TAREA A
En la homilía sobre Jesús caminando sobre las aguas, ¿qué tres circunstancias ponían a los discípulos en una situación apurada?
TAREA B
¿Puedes reescribir el tramo de la homilía que va desde "Homilía de Monseñor" hasta "y les dice: Soy yo, no temáis.", cambiando "discípulos" por "apóstoles"?
TAREA C
¿Podrías continuar la homilía sobre Jesús caminando sobre las aguas a partir de su última frase?

TEXTO MOSTRADO
####

Homilía de Monseñor José Ignacio Munilla, obispo Orihuela-Alicante (s. XXI)
El Evangelio de este sábado recoge el episodio de Jesús caminando sobre las aguas. El contexto es que los discípulos se habían montado en la barca para ir al otro lado del lago y se encuentran en una situación apurada, porque era de noche, soplaba un viento fuerte y el lago estaba encrespado. En esa situación, en la que les invade el sentimiento de impotencia, Jesús se aparece andando sobre las aguas y les dice: Soy yo, no temáis.
¿Qué quiere decir Jesús, qué quiere transmitirles con este signo? Fijémonos en que, en esta oportunidad —estamos en el capítulo VI de San Juan— Jesús no hace el milagro que realiza en otros pasajes: no calma el viento ni hace que amaine la tempestad. El viento continuó, la tempestad continuó, pero Jesús les dice: Soy yo, no temáis.

####

REGISTROS MOSTRADOS
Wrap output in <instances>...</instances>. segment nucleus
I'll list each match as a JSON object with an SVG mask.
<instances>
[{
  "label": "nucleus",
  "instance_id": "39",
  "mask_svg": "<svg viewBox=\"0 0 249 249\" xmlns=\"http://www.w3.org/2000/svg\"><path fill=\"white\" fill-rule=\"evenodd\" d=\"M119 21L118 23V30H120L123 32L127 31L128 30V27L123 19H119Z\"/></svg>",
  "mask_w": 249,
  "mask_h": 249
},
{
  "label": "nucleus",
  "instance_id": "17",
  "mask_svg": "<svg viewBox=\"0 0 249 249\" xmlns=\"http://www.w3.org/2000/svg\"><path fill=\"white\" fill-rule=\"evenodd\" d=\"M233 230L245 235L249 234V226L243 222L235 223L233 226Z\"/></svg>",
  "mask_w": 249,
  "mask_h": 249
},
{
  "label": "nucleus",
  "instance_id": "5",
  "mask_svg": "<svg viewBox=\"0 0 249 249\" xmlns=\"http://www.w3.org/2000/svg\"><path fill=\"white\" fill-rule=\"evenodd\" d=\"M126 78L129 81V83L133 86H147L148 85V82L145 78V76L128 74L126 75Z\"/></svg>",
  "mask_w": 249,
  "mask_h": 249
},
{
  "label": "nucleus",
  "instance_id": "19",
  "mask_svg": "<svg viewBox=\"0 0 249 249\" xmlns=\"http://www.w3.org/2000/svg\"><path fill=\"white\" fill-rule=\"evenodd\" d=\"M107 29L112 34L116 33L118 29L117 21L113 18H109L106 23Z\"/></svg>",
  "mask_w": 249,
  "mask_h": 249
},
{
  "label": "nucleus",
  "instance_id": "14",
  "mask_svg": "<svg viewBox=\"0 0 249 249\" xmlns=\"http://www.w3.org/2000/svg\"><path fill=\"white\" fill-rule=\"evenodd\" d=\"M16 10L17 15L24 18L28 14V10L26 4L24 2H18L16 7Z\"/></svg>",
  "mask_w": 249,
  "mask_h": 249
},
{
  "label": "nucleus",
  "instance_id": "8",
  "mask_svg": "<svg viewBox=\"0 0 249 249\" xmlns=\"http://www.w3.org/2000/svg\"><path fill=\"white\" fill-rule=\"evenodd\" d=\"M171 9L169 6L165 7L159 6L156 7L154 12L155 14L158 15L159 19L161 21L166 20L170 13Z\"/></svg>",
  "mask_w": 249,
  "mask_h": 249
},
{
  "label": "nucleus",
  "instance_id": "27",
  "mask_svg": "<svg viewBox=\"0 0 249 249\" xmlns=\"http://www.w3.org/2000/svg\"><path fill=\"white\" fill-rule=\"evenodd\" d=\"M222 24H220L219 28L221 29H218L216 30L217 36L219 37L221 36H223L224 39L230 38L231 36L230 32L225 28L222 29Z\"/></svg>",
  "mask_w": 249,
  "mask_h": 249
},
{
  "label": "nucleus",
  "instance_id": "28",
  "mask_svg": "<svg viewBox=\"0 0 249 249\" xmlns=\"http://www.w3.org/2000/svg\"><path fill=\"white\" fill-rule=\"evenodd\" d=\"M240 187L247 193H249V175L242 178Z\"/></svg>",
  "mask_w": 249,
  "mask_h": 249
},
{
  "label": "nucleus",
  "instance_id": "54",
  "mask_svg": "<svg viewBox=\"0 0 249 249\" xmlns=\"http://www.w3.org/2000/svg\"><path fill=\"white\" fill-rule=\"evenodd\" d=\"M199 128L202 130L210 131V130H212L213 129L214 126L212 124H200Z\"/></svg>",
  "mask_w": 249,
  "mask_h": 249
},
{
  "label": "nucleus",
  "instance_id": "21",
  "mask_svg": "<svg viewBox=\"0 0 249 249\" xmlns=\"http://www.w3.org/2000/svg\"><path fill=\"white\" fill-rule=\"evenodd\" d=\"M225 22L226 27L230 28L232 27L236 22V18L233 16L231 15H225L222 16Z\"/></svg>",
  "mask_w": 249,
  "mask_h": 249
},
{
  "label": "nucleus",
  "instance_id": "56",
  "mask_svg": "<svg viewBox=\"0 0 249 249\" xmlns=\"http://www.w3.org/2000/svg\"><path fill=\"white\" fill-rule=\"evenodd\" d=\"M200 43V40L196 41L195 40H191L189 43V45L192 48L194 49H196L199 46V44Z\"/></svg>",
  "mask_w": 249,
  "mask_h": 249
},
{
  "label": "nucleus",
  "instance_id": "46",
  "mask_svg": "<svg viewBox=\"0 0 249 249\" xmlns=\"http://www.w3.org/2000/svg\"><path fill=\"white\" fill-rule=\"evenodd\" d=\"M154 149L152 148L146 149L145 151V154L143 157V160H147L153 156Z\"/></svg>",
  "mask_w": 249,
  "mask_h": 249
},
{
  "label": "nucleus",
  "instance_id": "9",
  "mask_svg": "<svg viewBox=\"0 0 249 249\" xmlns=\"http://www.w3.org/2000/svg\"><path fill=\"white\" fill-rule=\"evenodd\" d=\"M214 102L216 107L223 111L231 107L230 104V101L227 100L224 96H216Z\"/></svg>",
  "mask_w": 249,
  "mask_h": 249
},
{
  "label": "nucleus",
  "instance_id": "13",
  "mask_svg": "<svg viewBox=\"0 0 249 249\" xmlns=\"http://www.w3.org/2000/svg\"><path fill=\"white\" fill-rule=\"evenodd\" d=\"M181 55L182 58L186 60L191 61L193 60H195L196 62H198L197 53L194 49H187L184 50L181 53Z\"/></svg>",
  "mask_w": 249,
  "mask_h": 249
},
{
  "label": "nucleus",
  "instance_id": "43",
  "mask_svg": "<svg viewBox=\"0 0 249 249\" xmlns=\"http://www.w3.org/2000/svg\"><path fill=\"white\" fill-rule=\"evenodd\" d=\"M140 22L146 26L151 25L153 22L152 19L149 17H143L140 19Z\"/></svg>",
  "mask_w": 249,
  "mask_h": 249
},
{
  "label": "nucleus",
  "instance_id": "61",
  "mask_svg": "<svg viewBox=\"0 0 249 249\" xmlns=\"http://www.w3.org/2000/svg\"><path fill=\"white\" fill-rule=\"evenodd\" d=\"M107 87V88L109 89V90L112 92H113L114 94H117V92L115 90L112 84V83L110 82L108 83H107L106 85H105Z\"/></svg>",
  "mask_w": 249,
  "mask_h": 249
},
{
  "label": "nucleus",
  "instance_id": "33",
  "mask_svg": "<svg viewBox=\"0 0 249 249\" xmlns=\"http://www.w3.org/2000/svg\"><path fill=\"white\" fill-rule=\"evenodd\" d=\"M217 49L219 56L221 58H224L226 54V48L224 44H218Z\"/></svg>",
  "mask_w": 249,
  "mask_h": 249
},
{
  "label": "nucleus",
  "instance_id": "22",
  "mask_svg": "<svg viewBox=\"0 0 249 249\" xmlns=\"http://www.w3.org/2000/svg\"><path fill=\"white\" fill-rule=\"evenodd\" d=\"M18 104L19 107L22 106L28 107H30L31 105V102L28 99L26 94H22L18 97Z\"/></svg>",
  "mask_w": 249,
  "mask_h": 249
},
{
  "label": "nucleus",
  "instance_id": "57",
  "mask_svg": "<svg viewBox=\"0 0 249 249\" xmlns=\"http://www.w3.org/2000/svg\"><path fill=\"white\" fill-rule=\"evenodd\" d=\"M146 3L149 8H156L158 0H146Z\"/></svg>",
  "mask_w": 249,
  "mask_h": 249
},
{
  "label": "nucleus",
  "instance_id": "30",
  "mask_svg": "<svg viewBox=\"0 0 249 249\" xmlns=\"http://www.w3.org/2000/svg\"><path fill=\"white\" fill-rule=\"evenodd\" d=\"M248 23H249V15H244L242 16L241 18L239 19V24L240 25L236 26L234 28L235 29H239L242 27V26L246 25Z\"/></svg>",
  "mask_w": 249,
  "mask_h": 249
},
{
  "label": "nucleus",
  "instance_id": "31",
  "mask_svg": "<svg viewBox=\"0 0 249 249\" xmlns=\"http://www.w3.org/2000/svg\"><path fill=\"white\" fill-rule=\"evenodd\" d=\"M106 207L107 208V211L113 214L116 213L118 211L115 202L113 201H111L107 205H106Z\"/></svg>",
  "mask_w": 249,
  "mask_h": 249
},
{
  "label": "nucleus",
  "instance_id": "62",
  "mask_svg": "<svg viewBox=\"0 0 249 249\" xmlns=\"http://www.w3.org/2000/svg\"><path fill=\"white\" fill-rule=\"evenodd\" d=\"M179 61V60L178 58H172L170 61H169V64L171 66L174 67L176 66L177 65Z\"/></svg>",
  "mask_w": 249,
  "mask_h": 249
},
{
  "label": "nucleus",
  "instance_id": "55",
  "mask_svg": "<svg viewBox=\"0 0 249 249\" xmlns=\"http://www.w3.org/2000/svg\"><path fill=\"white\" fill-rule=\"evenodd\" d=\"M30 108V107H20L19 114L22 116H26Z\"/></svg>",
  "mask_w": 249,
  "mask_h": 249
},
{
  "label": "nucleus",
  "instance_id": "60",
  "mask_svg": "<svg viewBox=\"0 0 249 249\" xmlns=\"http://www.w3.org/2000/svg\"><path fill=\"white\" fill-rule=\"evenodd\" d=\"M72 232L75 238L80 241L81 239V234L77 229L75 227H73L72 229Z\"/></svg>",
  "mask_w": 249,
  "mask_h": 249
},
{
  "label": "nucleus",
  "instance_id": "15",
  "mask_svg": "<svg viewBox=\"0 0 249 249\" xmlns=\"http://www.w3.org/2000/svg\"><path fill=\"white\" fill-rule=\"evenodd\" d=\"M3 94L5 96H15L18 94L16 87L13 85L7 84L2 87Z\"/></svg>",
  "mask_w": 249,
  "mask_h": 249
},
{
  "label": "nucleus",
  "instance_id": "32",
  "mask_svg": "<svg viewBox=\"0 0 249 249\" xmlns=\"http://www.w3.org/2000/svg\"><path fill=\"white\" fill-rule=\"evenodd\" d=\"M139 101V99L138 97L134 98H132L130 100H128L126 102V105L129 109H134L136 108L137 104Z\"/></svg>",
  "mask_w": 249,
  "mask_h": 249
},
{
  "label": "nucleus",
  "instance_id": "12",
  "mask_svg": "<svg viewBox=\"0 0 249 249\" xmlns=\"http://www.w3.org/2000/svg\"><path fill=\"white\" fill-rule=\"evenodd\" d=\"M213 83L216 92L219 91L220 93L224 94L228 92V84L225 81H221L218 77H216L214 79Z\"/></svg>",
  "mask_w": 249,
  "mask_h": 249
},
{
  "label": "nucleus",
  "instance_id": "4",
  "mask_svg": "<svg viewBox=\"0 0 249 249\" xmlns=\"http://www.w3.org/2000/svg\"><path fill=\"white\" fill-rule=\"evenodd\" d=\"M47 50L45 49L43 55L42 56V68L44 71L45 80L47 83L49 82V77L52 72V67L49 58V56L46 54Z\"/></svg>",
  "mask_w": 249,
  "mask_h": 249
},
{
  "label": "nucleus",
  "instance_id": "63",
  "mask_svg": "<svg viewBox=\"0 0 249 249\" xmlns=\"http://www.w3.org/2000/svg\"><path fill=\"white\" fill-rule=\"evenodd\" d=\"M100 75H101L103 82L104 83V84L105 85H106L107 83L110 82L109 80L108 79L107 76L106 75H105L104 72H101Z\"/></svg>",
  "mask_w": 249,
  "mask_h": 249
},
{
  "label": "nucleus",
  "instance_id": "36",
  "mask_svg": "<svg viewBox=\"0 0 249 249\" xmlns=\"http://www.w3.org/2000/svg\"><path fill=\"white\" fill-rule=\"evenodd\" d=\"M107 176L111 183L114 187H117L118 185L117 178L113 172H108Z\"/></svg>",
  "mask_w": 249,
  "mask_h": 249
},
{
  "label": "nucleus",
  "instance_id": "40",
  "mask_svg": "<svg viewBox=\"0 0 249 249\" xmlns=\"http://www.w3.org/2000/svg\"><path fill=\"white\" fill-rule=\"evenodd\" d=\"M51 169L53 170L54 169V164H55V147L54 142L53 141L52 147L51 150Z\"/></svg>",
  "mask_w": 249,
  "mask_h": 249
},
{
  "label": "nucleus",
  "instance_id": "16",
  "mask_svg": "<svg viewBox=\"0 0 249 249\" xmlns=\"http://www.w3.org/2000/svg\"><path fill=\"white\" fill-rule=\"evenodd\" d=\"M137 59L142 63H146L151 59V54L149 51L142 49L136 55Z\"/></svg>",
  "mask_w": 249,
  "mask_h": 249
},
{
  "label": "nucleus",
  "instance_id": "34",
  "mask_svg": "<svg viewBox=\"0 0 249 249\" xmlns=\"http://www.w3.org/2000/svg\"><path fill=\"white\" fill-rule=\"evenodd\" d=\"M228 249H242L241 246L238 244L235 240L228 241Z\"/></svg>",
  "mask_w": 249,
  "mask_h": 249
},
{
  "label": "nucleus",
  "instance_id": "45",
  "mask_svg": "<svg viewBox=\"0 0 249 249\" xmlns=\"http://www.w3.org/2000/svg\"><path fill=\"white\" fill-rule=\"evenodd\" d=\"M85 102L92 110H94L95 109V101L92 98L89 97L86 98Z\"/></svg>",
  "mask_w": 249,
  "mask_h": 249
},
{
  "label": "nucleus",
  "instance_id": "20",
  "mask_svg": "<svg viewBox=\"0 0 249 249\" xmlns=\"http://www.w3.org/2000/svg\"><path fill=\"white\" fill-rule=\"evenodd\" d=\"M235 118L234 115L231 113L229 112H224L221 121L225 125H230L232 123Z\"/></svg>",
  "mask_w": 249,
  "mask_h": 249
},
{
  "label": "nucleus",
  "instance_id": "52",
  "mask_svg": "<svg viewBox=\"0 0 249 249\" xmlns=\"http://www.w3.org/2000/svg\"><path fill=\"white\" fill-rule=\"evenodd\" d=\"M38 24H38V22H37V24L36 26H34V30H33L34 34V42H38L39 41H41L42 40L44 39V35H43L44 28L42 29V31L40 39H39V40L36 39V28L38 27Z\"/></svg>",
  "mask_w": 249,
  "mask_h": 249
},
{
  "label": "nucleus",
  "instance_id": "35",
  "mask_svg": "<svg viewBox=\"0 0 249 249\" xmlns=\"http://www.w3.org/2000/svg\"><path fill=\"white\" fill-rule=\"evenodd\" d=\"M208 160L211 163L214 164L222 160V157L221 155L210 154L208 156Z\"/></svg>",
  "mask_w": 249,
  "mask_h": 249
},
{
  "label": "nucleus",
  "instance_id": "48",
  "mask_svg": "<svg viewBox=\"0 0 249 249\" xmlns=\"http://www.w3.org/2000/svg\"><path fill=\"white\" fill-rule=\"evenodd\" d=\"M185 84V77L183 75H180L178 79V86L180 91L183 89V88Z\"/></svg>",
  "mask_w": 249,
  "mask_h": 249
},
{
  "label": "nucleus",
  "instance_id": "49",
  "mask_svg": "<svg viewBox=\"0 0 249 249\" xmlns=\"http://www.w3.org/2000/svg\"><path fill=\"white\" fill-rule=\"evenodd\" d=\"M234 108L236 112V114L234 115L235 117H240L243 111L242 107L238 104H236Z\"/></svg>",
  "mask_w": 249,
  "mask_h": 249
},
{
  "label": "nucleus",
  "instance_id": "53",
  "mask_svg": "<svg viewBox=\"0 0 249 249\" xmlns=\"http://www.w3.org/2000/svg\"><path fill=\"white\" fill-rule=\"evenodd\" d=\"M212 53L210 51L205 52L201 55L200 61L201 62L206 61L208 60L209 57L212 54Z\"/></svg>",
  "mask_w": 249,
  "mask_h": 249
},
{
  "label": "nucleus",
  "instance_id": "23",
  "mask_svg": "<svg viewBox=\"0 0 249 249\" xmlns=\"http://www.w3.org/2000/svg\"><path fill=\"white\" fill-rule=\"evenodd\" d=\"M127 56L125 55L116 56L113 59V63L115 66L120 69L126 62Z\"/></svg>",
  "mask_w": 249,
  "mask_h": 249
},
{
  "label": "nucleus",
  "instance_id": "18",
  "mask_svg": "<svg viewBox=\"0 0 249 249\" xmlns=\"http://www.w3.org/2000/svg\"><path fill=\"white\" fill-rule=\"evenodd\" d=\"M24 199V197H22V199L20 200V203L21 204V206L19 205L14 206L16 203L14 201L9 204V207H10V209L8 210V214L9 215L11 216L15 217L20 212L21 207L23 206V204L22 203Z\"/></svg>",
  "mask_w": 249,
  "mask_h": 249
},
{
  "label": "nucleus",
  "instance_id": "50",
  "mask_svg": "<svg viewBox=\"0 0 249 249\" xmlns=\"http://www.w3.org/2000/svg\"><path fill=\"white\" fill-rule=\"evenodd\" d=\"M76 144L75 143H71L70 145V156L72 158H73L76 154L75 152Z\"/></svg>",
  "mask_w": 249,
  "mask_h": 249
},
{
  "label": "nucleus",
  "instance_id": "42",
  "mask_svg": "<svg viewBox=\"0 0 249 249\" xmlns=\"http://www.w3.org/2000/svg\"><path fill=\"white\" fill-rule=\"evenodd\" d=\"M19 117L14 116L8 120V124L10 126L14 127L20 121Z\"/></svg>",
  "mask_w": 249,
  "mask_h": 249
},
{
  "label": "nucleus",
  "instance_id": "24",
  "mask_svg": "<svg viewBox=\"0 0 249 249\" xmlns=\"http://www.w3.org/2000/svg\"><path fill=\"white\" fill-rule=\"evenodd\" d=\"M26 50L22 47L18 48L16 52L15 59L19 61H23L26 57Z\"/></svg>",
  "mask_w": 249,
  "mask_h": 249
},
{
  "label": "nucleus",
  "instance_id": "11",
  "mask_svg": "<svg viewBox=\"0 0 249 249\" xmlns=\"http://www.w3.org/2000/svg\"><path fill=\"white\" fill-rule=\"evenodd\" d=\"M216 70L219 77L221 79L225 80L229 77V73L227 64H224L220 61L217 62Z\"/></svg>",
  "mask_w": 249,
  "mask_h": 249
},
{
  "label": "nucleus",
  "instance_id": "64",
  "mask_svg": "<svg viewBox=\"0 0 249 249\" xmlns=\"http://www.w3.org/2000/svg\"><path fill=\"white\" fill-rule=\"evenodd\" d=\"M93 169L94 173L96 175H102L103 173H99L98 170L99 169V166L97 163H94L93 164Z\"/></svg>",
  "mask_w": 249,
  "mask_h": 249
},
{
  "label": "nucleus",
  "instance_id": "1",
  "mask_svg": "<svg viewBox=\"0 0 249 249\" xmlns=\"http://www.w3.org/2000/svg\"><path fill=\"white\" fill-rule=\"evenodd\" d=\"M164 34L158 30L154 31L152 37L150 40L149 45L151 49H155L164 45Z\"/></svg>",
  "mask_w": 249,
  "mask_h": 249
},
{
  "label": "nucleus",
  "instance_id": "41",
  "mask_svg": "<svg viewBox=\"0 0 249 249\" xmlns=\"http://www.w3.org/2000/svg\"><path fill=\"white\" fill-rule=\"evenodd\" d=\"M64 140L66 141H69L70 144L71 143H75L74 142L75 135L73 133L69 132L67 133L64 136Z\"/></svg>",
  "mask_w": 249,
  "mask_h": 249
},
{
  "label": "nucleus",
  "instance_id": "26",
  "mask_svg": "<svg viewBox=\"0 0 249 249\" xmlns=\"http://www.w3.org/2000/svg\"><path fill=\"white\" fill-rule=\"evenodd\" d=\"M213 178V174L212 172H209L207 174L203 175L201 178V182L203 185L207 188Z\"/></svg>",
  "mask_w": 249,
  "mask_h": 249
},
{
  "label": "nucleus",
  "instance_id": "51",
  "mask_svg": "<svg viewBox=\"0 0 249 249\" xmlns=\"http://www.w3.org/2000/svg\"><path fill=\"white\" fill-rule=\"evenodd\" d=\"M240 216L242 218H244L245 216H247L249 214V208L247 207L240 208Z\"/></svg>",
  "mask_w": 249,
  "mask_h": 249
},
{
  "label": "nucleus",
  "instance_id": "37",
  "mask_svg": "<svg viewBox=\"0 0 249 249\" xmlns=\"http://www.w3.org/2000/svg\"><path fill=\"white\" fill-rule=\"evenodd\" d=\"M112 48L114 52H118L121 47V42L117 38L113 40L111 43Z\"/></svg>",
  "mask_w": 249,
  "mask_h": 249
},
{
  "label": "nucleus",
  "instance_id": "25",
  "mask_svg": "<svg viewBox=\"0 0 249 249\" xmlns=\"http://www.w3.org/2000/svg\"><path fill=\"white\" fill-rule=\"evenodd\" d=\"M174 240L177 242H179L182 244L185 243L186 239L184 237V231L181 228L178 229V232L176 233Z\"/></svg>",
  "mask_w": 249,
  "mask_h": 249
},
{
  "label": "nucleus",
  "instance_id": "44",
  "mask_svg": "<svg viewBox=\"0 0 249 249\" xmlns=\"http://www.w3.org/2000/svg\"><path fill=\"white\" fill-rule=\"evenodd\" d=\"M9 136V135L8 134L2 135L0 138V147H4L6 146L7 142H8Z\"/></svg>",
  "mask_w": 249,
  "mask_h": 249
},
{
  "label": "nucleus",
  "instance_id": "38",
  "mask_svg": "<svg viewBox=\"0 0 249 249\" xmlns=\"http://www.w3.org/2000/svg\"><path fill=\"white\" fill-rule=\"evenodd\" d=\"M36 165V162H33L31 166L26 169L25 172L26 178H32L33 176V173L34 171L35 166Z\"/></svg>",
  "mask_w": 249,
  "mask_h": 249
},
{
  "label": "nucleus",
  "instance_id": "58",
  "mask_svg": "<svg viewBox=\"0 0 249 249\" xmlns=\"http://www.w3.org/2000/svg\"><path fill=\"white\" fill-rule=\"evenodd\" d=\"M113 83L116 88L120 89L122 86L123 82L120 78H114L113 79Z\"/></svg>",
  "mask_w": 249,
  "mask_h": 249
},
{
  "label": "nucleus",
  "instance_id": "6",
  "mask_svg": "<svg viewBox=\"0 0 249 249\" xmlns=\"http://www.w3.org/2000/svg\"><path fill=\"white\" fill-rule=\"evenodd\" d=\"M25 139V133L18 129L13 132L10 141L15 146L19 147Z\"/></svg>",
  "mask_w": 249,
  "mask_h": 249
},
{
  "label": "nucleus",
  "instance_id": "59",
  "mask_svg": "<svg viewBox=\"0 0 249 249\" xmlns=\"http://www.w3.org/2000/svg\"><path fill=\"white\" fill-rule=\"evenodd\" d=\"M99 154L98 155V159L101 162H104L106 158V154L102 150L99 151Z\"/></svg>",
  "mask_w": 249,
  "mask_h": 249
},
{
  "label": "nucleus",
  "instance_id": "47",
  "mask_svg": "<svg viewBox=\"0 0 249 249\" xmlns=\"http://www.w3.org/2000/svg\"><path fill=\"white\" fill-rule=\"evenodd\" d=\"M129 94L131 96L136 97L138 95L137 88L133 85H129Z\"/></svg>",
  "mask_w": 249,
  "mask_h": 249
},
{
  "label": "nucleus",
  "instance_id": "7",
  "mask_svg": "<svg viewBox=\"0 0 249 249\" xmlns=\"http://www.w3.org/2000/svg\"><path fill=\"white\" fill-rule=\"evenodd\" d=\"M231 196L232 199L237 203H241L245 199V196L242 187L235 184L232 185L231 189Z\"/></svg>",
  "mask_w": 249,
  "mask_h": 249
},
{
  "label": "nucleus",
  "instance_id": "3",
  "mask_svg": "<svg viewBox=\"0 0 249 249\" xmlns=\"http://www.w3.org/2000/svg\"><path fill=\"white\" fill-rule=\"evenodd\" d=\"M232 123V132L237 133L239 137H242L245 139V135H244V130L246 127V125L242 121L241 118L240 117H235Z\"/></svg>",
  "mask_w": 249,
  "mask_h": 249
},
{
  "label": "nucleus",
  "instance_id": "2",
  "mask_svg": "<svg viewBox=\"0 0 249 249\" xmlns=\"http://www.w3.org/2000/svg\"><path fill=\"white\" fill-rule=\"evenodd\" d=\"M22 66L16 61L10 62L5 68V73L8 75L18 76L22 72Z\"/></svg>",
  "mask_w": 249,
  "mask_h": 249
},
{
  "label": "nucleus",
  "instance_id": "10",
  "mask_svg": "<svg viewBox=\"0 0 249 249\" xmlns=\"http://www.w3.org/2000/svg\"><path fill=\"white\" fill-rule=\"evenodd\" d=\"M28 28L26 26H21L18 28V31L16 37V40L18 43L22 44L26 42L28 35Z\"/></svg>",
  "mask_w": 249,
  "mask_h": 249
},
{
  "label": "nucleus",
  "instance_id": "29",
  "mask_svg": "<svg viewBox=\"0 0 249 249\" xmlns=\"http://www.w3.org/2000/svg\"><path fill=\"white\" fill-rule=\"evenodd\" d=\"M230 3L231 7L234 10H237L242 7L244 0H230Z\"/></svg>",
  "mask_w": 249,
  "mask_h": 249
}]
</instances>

####

RESPUESTA ESCRITA A
Era de noche, soplaba un viento fuerte y el lago estaba encrespado.

RESPUESTA ESCRITA B
Homilía de Monseñor José Ignacio Munilla, obispo Orihuela-Alicante (s. XXI)
El Evangelio de este sábado recoge el episodio de Jesús caminando sobre las aguas. El contexto es que los apóstoles se habían montado en la barca para ir al otro lado del lago y se encuentran en una situación apurada, porque era de noche, soplaba un viento fuerte y el lago estaba encrespado. En esa situación, en la que les invade el sentimiento de impotencia, Jesús se aparece andando sobre las aguas y les dice: Soy yo, no temáis.

RESPUESTA ESCRITA C
Se está subrayando, por lo tanto, que lo que Jesús quiere transmitir con ese signo es que, al igual que Él está caminando sobre las aguas, todos aquellos que creen en Él están llamados a confiar plenamente en el poder de Dios. Dios tiene poder sobre los elementos, Dios tiene poder sobre todas las circunstancias. Cuando Él dice: Soy yo, no temáis, nos está diciendo: Dios existe, Dios está contigo, en Él vives. Por lo tanto, si tienes fe en Él, el mejor signo de que la fe es verdadera, de que es viva, es que se traduce en confianza: en que tenemos confianza, en que estamos en manos de Dios. Y si estamos en manos de Dios, no tenemos a qué temer.
Este es el gran mensaje que transmite Jesús en el Evangelio de este sábado: la fe que vence los miedos, la fe que se traduce en la confianza de saber que Dios no sólo existe, sino que está presente en todas las circunstancias de nuestra vida.